Document
☆ ☆ ☆ ☆
Joseph Lapouthre est professeur au lycée Georges Brassens. Il découvre le nouveau président de la république qui vient d'être élu : Pierre-Marie Tardjet. Ce dernier met rapidement en place une politique sécuritaire et traditionaliste. Il instaure le catéchisme à l'école, les cours de morale, la conscription militaire et les professeurs doivent se conformer aux nouvelles directives. Joseph, choqué, semble pourtant résigné et préfère s'intéresser de près à la jolie et nouvelle collègue, Marie.
Voilà une histoire à forte teneur réaliste qui nous conte la plongée d'un état vers une prise de pouvoir totalitaire. Tardjet, après de premières mesures qui ne semblent pas rencontrer beaucoup d'opposition, intensifie ses actions. Bientôt des caméras de surveillance envahissent les rues et même les salles de classe. Une milice chrétienne est créée et les contestations publiques qui commencent à se faire entendre sont durement réprimées. Au milieu de tout ceci, Joseph tente de contester gentiment au sein de l'école ces mesures mais face à lui il n'y a qu'indifférence ou pire encouragement de son directeur au visage fasciste. Seule Marie, qu'il va bientôt fréquenter, semble éclairer son morne quotidien fait de passivité. Mais, en attendant que les beaux jours reviennent, Joseph va peut-être finir par s'en mêler...
☆ ☆ ☆ ☆
Enregistrements présentés

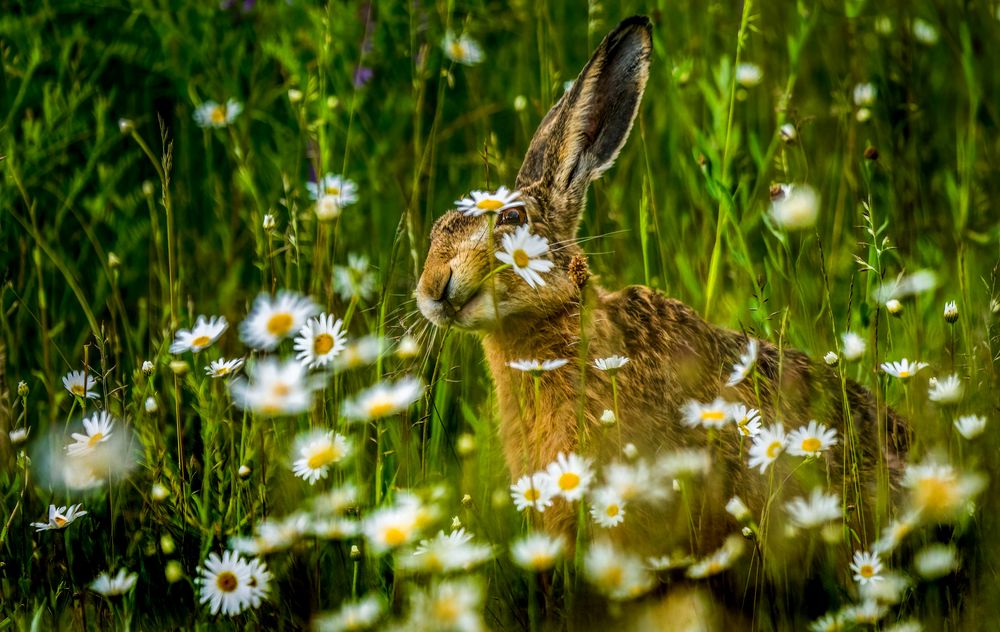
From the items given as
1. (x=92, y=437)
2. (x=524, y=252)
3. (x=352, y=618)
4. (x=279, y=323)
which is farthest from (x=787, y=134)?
(x=92, y=437)

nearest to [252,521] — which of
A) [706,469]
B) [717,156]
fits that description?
[706,469]

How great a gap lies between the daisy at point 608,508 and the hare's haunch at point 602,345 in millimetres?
346

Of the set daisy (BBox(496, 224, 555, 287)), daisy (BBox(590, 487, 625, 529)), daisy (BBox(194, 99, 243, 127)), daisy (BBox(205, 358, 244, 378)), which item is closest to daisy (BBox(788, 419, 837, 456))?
daisy (BBox(590, 487, 625, 529))

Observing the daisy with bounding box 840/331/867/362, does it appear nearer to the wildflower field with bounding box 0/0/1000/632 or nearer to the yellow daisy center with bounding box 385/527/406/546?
the wildflower field with bounding box 0/0/1000/632

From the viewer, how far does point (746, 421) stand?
8.07ft

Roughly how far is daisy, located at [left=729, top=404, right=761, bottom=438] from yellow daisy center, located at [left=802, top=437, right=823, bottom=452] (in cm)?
10

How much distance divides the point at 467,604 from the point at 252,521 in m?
0.68

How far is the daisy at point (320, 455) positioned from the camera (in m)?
2.43

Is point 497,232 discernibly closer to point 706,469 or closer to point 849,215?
point 706,469

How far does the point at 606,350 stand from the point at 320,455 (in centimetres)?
89

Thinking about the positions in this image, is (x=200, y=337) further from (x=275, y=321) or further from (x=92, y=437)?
(x=92, y=437)

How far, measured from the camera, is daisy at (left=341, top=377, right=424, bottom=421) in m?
2.36

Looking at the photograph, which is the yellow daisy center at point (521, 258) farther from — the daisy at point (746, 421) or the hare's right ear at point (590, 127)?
the hare's right ear at point (590, 127)

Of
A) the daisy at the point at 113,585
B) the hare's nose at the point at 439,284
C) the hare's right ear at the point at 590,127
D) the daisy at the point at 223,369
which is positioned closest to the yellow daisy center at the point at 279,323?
the daisy at the point at 223,369
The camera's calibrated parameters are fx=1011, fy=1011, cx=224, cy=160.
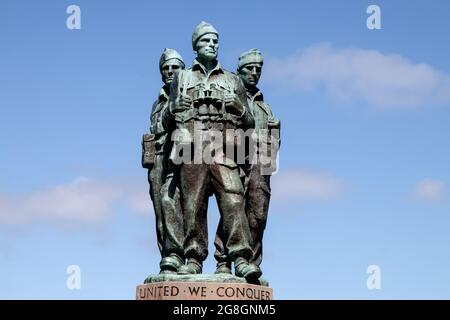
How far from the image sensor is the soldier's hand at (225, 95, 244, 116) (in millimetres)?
17000

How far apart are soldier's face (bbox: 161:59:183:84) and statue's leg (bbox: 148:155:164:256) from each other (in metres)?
1.59

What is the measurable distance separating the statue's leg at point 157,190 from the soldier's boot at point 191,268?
41.6 inches

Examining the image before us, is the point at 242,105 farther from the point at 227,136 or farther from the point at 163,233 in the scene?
☆ ☆ ☆ ☆
Consigne A
Extrayez du texte sur Joseph Lapouthre le passage allant de « Voilà une histoire » jusqu'à « par s'en mêler... » inclus.
Consigne B
Prolongez le texte sur Joseph Lapouthre à partir de sa dernière phrase.

Résultat de l'exercice A
Voilà une histoire à forte teneur réaliste qui nous conte la plongée d'un état vers une prise de pouvoir totalitaire. Tardjet, après de premières mesures qui ne semblent pas rencontrer beaucoup d'opposition, intensifie ses actions. Bientôt des caméras de surveillance envahissent les rues et même les salles de classe. Une milice chrétienne est créée et les contestations publiques qui commencent à se faire entendre sont durement réprimées. Au milieu de tout ceci, Joseph tente de contester gentiment au sein de l'école ces mesures mais face à lui il n'y a qu'indifférence ou pire encouragement de son directeur au visage fasciste. Seule Marie, qu'il va bientôt fréquenter, semble éclairer son morne quotidien fait de passivité. Mais, en attendant que les beaux jours reviennent, Joseph va peut-être finir par s'en mêler...

Résultat de l'exercice B
C'est avec effroi que l'on découvre les dérives totalitaires de cet état qui ressemble tant au nôtre... Un état raciste, ultra-sécuritaire qui utilise les peurs des habitants et manipule la population et qui ne sera pas sans rappeler une présidence sarkozyste qui aurait extrêmement mal tournée. Manolo Prolo signe ici un album très engagé envers toute forme de mesure liberticide mais dénonce par ailleurs les dangers de la passivité. Si une certaine opposition secrète finira par se manifester, on ne pourra que constater que le mal et la violence ont, hélas, déjà pris place dans le pays.
On ne peut que remercier l'auteur pour cette intention louable de mise en garde contre les extrêmismes, en ces temps d'élections en tout genre. Si les nouvelles règles édictées se mettent en place progressivement et de manière tout à fait insidieuse, leur accumulation dans un temps plutôt court semble malgré tout moins réaliste. Les personnages, très différenciés, offre d'un angle d'approche très intéressant. Joseph est un monsieur tout le monde qui, tout en s'indignant immédiatement sur ces différentes mesures, peine malgré tout à aller au bout de son engagement et à s'impliquer de manière plus concrète dans la rébellion. Son direteur, au contraire, présente un visage plus que déplaisant, appuyant avec enthousiasme toute sorte de réflexions racistes et moralisantes, stigmatisant les intellectuels forcément inutiles, les arabes forcément tous intégristes, les pauvres forcément des branleurs, les jeunes forcément tous des sauvages, etc...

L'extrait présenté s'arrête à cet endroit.